For n transformations of V volume:

  1. Prepare Inoue transformation buffer (chilled to 4°C before use).

    1. Prepare 0.5 M PIPES (pH 6.7) (piperazine-1,2-bis[2-ethanesulfonic acid]) by dissolving 15.1 g of PIPES in 80 mL of Milli-Q H2O. Adjust the pH of the solution to 6.7 with 5 M KOH, and then add H2O to bring the final volume to 100 mL. Filter-sterilize through 0.22 µm filter [unclear why necessary]. Divide into 20 mL aliquots and store -20°C.

    2. Prepare Inoue transformation buffer by dissolving all of the solutes listed below in 800 mL Milli-Q H2O, and then add 20 mL of 0.5 M PIPES (pH 6.7). Adjust volume to 1 L with Milli-Q H2O.


      		c f, final conc.ρ
      MnCl2•4H2O55 mM10.88 g/L
      CaCl2•2H2O15 mM2.20 g/L
      KCl250 mM18.65 g/L

      PIPESaq (0.5 M, pH 6.7)

      (PIPES + KOH)

      10 mM

      (10 mM; KOH→pH=6.7)

      20 mL/L

      (3.02 g/L)

      Milli-Q H2Oto 1 L
    3. Filter-sterilize through 0.22 µm filter.

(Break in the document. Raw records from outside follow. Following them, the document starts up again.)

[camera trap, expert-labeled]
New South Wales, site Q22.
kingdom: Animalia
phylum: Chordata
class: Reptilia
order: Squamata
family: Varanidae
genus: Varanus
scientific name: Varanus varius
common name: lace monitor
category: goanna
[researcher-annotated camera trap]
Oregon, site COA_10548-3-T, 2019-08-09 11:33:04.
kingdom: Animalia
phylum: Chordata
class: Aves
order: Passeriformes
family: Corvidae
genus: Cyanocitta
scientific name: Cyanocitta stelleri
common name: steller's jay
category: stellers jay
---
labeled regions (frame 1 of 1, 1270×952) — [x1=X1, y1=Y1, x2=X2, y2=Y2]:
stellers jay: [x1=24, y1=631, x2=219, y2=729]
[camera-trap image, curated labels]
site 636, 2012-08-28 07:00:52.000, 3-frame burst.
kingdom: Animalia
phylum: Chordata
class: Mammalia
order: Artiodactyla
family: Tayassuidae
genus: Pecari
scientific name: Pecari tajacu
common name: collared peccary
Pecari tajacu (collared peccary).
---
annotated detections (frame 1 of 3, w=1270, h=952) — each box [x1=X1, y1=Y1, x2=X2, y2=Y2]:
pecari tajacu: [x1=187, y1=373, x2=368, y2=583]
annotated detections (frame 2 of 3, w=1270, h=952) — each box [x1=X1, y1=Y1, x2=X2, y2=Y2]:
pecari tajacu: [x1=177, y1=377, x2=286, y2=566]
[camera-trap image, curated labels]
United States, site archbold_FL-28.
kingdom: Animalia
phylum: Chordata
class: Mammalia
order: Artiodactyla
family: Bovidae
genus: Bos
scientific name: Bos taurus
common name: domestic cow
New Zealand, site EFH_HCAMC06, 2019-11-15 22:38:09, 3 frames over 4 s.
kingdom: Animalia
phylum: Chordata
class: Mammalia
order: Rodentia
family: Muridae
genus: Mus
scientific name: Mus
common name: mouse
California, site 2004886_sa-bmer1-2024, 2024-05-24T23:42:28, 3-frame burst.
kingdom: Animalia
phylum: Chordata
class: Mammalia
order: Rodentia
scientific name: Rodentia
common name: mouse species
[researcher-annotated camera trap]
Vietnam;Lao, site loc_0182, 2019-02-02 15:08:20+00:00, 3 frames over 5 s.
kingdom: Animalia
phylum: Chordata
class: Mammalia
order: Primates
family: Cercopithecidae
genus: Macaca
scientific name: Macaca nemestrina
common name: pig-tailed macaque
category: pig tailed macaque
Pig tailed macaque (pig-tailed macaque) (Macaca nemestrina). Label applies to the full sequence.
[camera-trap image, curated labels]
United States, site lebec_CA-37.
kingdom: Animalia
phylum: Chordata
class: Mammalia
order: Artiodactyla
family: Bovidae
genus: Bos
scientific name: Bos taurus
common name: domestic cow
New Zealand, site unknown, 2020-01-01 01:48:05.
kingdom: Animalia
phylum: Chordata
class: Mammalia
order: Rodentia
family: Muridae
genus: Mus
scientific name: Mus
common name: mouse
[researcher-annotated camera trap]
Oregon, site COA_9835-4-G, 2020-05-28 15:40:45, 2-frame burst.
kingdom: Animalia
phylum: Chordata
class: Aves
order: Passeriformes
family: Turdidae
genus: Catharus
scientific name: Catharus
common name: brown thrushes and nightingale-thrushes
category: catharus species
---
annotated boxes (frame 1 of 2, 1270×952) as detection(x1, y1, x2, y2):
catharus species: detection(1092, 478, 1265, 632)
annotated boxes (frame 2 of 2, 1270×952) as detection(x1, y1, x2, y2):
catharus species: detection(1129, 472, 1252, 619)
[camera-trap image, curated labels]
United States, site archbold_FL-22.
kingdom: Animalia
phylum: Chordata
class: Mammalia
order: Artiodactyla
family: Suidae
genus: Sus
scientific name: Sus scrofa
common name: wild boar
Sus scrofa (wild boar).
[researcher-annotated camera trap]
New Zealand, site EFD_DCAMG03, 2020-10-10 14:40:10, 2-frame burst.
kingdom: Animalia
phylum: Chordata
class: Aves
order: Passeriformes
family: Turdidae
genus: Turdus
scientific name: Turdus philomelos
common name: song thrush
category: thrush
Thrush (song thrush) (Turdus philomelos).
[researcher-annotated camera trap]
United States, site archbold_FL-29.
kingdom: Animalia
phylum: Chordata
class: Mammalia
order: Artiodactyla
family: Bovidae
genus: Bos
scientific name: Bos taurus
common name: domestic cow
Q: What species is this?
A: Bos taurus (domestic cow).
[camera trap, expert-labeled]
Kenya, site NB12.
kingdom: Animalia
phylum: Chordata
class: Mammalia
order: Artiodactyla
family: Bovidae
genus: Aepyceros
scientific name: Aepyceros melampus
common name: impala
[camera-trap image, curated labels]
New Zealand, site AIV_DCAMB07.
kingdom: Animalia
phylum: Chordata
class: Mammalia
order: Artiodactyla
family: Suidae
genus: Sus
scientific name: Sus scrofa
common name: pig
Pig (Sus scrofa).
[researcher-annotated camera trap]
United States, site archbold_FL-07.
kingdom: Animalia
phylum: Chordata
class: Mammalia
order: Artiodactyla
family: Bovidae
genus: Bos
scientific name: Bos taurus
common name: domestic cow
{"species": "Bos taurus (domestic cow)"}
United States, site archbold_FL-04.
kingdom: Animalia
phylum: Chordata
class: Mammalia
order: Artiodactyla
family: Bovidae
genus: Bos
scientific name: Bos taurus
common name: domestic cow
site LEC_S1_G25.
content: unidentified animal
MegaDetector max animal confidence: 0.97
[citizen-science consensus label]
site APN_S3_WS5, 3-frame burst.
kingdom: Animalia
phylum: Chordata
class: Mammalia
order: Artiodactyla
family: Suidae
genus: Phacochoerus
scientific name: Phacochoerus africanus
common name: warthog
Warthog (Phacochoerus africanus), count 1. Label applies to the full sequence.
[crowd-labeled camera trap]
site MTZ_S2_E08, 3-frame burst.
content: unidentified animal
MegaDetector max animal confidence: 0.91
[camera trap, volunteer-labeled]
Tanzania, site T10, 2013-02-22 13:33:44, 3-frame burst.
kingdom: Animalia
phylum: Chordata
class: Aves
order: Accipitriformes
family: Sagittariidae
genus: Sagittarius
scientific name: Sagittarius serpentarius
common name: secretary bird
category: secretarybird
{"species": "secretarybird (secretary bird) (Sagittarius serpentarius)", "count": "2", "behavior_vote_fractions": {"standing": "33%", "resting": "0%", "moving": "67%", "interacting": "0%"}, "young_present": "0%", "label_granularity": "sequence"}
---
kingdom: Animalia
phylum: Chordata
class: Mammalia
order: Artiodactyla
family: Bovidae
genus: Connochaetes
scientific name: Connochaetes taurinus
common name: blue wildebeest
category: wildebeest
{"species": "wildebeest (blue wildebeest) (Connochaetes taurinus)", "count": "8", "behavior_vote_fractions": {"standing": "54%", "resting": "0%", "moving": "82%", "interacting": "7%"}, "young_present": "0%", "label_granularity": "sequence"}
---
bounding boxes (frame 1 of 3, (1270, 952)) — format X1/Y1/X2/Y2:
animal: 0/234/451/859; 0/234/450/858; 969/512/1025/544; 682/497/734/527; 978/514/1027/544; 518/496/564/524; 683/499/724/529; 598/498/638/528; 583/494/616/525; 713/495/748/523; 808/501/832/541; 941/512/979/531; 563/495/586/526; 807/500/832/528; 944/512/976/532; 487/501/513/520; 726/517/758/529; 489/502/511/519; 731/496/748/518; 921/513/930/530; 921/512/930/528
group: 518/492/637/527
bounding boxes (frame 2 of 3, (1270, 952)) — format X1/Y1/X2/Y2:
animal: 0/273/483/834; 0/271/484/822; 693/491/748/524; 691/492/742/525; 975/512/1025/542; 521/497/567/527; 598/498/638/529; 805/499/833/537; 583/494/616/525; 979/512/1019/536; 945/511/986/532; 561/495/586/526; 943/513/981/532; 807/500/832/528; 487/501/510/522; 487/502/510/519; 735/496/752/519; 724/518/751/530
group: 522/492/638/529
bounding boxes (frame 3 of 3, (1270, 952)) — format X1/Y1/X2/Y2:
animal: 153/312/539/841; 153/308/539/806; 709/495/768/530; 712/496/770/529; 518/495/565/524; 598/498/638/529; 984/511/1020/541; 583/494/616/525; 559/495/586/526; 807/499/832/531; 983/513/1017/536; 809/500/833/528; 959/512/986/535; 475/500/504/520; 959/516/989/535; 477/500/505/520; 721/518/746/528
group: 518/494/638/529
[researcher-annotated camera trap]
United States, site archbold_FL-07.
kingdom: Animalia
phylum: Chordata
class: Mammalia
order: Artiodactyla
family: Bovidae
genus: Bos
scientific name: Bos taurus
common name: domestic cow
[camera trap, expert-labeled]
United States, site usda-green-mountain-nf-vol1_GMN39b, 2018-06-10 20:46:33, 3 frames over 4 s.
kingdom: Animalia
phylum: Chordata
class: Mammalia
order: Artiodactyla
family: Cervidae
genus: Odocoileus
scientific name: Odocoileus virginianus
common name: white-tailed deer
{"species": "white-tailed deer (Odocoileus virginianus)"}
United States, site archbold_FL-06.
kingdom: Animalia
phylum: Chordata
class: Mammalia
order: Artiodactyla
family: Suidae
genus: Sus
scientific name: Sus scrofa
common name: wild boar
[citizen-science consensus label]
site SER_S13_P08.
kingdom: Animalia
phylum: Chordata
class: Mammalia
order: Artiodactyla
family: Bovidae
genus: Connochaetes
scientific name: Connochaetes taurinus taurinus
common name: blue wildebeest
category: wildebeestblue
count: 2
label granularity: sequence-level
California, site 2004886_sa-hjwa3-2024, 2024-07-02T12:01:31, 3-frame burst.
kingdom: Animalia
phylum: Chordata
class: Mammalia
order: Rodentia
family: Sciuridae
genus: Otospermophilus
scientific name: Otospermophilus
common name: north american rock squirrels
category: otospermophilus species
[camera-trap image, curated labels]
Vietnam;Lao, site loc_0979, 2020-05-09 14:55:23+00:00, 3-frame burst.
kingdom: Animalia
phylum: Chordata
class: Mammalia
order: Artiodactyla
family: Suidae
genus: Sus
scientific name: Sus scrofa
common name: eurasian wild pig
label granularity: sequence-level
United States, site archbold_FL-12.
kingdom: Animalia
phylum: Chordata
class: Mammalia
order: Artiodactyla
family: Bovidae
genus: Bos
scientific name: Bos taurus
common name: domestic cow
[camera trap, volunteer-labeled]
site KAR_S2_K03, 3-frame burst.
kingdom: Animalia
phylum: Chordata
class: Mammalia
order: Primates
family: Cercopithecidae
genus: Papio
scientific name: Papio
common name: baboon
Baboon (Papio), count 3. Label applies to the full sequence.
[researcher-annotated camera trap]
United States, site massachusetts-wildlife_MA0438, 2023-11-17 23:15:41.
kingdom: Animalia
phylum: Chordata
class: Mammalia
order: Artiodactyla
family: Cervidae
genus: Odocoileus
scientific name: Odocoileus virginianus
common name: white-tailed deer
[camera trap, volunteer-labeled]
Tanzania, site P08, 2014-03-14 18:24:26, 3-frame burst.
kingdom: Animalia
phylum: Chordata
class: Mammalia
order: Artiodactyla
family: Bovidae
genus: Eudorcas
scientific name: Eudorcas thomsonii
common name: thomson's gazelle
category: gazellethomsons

Aliquot and store at -20°C.
  2. Grow seed culture: pick a fresh colony into 25 mL SOB or LB. Incubate at growth temperature shaking 250–300 rpm, 6–8 hr.
  3. Inoculate one or more 12×nv mL volumes of SOB or LB with 0.5–1% of the seed culture. Incubate shaking 250–300 rpm refrigerated at 18°C (preferable) or room temperature (≈22°C). Use of a refrigerated incubator or incubator in a cold room is most consistent, though. Growth will be slow, ≈12–15 hr at 18°C.
  4. Monitor OD600 until a culture reaches OD=0.55, at which point arrest growth by swirling the culture vessel in an ice bath until 1°C, 10 min depending on the culture volume. Discard overgrown cultures.
  5. Harvest and wash cells: centrifuge 2500×g 10 min, 4°C. Decant medium and allow to drain inverted 2 min on paper towels. Aspirate residual liquid on walls/neck. Gently resuspend cells in 4× nv mL ice-cold Inoue buffer. Harvest cells as before, and resuspend in nv mL Inoue buffer.
    • The original protocol uses a 250 mL culture washed in 80 mL buffer and resuspended in 20 mL.
  6. Add DMSO to 7% final (nv÷7.53). Mix the bacterial suspension by swirling and then incubate on ice for 10 min.
  7. Working quickly, dispense aliquots of the suspensions into chilled, sterile microcentrifuge tubes. Immediately flash-freeze the competent cells by immersing the tightly closed tubes in liquid nitrogen. Store the tubes at -80°C until needed.

Transformation

  1. When needed, remove a tube of competent cells from the -80°C freezer. Thaw the cells by holding the tube in the palm of the hand. Just as the cells thaw, transfer the tube to an ice bath. Store the cells on ice for 10 min.
  2. Transfer the cells to a sterile plastic culture tube.
  3. Add the transforming DNA (up to 25 ng per 50 µl of competent cells) in a volume not exceeding 5% of that of the competent cells. Swirl the tubes gently several times to mix their contents.
    • 15 kb plasmid was shown to have ≈20% the transformation efficiency as 5–7 kb plasmids.
  4. Incubate 1°C or on ice for 30 min.
  5. Heat shock in a 42°C circulating water bath, 90 s. Do not shake the tubes.
    • The right temperature must be achieved at the correct rate, so results may vary depending on the tube and heat source, if not a circulating water bath.
  6. Rapidly return to 1°C for 1–2 min.
  7. Recovery: Add 800 µL SOC medium to each tube. Incubate at growth temperature shaking for 45 min to allow the bacteria to recover and express the selection markers.
  8. Spread/streak volume(s) of transformation recovery onto LB or SOB agar containing the appropriate antibiotic(s). Allow liquid to dry prior to incubating plates inverted at growth temperature.
  1. Inoue, Hiroaki, et al. “High Efficiency Transformation of Escherichia Coli with Plasmids.” Gene, vol. 96, no. 1, Jan. 1990, pp. 23–28. doi:10.1016/0378-1119(90)90336-P.
  2. Sambrook, Joseph, and David W. Russell. “The Inoue Method for Preparation and Transformation of Competent E. coli: ‘Ultra-Competent’ Cells.” Cold Spring Harbor Protocols, vol. 2006, no. 1, June 2006, p. 1.112. doi:10.1101/pdb.prot3944.
  3. Sambrook, Joseph, and David W. Russell. “The Hanahan Method for Preparation and Transformation of Competent E. coli: High-Efficiency Transformation.” Cold Spring Harbor Protocols, vol. 2006, no. 1, June 2006, p. 1.105. doi:10.1101/pdb.prot3942.